**Short problem**
Collect each line of the records below that contains the word "away".

**Records supplied**
+--
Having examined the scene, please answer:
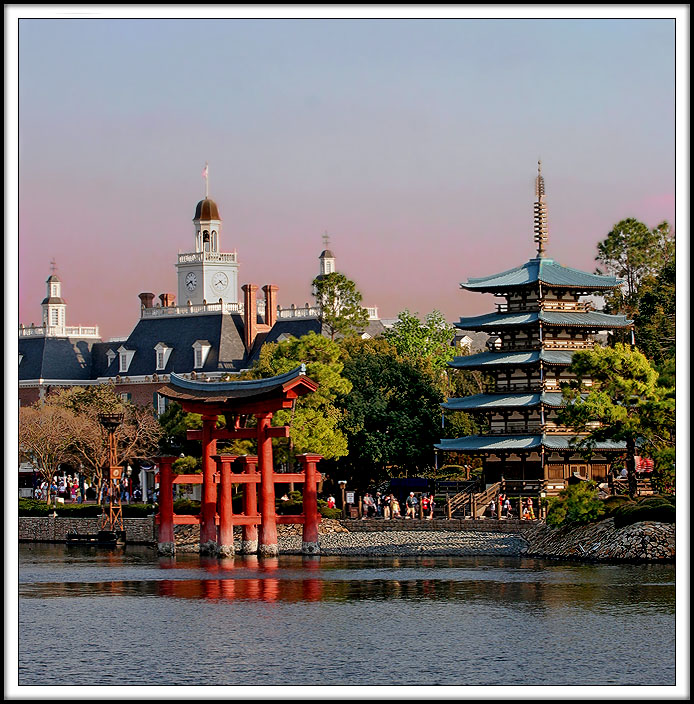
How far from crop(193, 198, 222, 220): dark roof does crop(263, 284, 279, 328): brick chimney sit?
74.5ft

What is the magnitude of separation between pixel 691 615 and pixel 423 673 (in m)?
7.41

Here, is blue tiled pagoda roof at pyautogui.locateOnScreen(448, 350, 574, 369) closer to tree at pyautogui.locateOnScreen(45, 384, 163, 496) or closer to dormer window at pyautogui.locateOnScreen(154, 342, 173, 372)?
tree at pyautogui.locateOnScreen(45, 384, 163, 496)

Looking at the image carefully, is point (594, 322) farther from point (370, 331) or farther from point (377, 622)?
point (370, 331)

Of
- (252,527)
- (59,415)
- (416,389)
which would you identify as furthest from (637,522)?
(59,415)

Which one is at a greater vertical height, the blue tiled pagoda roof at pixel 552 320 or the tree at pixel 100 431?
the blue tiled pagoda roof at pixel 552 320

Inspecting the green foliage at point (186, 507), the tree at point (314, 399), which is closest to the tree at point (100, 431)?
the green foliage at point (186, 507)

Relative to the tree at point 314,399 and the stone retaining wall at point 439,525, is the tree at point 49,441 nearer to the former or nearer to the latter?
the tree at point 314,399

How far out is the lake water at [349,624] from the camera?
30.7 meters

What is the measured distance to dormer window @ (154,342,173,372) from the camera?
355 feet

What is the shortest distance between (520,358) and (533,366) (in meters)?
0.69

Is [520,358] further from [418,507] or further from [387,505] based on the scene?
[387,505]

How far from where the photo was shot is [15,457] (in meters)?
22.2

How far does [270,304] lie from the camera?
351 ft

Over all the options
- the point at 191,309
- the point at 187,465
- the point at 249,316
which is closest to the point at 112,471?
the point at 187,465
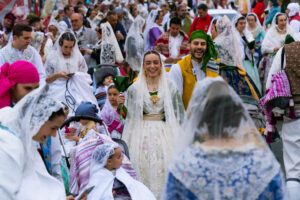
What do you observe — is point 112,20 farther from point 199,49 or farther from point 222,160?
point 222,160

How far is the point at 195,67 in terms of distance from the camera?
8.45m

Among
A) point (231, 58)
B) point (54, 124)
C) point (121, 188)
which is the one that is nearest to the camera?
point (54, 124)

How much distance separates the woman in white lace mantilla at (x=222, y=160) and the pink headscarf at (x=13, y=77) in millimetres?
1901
+--
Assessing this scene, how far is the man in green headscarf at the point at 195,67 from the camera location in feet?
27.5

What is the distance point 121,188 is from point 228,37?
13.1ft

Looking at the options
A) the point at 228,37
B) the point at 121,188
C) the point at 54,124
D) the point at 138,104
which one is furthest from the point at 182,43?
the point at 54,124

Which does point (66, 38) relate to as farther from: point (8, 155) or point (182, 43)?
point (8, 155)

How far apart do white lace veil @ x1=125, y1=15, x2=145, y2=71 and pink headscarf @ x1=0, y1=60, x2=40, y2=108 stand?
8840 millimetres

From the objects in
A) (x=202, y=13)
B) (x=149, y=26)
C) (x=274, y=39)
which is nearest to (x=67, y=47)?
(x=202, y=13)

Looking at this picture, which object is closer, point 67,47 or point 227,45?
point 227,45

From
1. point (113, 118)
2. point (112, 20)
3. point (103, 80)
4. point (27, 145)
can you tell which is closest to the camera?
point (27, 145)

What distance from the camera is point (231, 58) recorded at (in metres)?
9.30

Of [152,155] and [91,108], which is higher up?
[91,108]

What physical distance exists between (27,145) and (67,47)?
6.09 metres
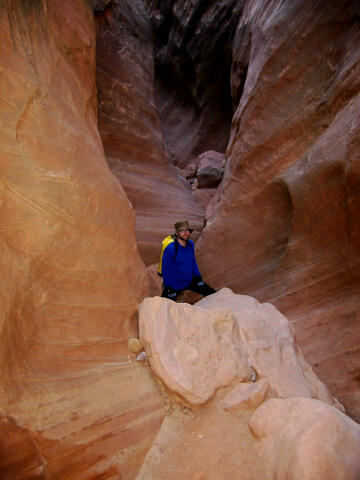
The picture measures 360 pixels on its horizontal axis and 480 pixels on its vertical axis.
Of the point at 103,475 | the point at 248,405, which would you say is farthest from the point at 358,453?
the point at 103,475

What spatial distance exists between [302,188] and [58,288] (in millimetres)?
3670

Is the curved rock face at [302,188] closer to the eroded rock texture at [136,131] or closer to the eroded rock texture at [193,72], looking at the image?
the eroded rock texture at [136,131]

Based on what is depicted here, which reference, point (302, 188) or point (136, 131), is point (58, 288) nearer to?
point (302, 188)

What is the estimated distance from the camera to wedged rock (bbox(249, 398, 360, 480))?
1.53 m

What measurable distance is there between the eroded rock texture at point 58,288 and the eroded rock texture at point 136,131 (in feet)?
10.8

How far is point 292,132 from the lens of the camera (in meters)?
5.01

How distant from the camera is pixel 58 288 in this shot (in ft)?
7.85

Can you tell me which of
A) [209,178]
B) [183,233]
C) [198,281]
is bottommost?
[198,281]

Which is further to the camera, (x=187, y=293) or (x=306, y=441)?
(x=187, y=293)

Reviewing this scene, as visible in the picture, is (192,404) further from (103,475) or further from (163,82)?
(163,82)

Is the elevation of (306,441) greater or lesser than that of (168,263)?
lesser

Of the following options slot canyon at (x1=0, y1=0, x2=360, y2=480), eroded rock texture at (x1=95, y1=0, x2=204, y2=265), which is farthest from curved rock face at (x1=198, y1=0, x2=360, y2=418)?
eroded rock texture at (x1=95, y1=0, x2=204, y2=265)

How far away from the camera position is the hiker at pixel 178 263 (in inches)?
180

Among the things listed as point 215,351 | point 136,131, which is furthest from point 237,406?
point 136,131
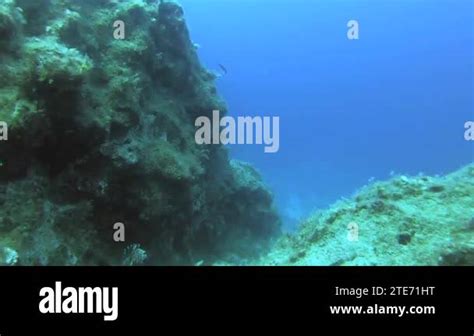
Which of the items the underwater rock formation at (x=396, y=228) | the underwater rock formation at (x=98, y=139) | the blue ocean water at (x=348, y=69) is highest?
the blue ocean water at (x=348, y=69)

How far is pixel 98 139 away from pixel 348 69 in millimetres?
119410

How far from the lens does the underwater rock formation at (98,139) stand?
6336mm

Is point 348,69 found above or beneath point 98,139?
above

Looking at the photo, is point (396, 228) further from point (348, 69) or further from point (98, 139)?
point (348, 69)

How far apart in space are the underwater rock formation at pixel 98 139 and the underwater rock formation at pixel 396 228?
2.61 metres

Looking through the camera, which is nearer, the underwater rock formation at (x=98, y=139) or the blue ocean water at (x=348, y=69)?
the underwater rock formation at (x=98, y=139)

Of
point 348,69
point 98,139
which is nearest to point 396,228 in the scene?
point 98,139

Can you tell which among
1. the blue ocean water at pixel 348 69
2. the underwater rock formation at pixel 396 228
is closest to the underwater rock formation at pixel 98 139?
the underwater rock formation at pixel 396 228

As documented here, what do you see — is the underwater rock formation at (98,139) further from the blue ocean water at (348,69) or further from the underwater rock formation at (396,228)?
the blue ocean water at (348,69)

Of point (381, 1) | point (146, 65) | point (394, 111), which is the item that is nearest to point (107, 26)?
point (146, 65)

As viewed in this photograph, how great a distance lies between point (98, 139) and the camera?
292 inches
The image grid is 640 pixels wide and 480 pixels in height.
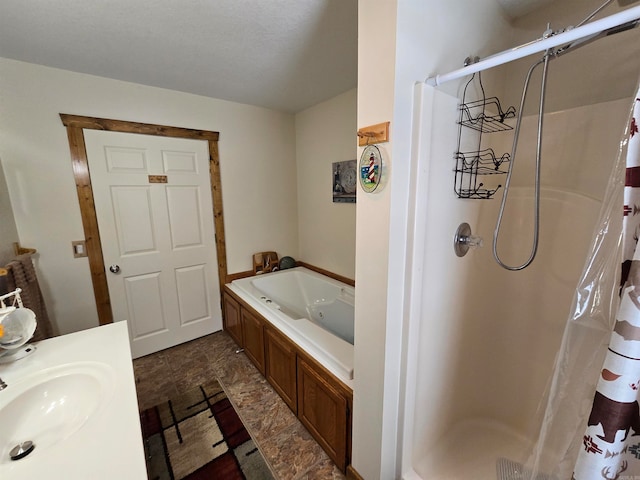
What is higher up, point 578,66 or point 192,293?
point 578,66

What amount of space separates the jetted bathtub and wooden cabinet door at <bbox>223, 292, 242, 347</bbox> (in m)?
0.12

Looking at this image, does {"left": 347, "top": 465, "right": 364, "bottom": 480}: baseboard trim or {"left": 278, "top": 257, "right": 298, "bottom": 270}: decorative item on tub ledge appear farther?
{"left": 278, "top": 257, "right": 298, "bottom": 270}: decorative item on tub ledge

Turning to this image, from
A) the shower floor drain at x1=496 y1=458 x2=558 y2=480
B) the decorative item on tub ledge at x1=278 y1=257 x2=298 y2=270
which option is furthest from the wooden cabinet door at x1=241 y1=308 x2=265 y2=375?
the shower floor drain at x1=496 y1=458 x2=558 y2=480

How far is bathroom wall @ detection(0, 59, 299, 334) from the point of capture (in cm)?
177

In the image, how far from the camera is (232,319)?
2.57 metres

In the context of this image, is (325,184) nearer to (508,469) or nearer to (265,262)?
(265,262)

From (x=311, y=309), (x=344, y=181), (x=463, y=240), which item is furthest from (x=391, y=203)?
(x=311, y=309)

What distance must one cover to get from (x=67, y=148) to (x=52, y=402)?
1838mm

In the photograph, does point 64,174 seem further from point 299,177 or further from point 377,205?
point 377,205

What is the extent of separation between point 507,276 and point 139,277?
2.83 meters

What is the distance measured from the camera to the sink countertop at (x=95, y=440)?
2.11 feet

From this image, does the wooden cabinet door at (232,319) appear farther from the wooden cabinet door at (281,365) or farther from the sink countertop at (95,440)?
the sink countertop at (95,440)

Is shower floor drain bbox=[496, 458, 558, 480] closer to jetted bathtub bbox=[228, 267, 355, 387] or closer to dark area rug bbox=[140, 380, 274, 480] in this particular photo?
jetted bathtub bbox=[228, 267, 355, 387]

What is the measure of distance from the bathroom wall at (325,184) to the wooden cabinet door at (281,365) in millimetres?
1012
+--
**The solution**
How far away from the camera position is the hiker at pixel 178 263 (in inches)?
How far is pixel 98 139 away from pixel 348 69 in millimetres?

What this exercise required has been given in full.